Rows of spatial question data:
■ ■ ■ ■ ■

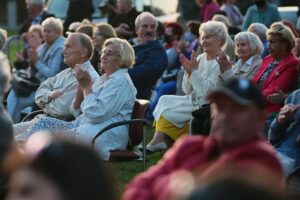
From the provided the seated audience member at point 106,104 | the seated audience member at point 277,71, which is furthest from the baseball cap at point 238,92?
the seated audience member at point 277,71

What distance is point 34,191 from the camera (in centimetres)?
335

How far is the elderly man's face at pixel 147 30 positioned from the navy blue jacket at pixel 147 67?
0.14m

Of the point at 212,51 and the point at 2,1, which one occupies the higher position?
the point at 212,51

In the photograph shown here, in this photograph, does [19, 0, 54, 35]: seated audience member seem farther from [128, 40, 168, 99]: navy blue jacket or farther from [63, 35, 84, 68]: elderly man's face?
[63, 35, 84, 68]: elderly man's face

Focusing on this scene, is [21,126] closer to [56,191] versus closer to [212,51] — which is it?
[212,51]

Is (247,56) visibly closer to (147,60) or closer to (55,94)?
(147,60)

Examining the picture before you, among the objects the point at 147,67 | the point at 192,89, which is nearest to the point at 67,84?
the point at 192,89

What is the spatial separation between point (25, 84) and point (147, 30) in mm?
2007

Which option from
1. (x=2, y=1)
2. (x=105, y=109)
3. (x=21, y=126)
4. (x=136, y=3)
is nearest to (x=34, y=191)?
(x=105, y=109)

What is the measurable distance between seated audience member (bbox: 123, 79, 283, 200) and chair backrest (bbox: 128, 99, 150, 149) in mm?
A: 3974

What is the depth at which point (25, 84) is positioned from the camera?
43.0 ft

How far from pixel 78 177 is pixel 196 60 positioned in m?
7.01

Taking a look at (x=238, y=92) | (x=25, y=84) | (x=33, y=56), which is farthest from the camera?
(x=25, y=84)

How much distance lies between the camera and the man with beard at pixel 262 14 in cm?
1579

■ ■ ■ ■ ■

* **TASK INSTRUCTIONS**:
Copy the entire listing above word for word, leaving out the pictures.

* **RESULT OF THE EXERCISE**:
From the provided the seated audience member at point 106,104 | the seated audience member at point 277,71, which is furthest from the baseball cap at point 238,92?
the seated audience member at point 277,71

What distance is point 34,191 from the camera (in centimetres)?
335

How far is the elderly man's face at pixel 147 30 positioned from the navy blue jacket at pixel 147 67?
0.14m

Of the point at 212,51 and the point at 2,1, which one occupies the higher position?
the point at 212,51

In the photograph shown here, in this photograph, does [19, 0, 54, 35]: seated audience member seem farther from [128, 40, 168, 99]: navy blue jacket or farther from [63, 35, 84, 68]: elderly man's face?
[63, 35, 84, 68]: elderly man's face

Focusing on this scene, is [21,126] closer to [56,191] versus closer to [212,51] — which is it?
[212,51]

Is (247,56) visibly closer to (147,60) or closer to (55,94)?
(147,60)

Examining the picture before you, among the objects the point at 147,67 | the point at 192,89, which is nearest to the point at 67,84?
the point at 192,89

What is the spatial separation between point (25, 84) and point (147, 30) in mm?
2007

Which option from
1. (x=2, y=1)
2. (x=105, y=109)
3. (x=21, y=126)
4. (x=136, y=3)
is nearest to (x=34, y=191)?
(x=105, y=109)

What is the measurable distance between seated audience member (bbox: 123, 79, 283, 200) and chair backrest (bbox: 128, 99, 150, 149) in mm?
A: 3974

What is the depth at which point (25, 84) is positioned from the camera?
43.0 ft

How far from pixel 78 177 is pixel 196 60 positioned in m?
7.01

Taking a look at (x=238, y=92) | (x=25, y=84) | (x=33, y=56), which is farthest from the camera?
(x=25, y=84)

How much distance lies between the camera and the man with beard at pixel 262 14 in cm?
1579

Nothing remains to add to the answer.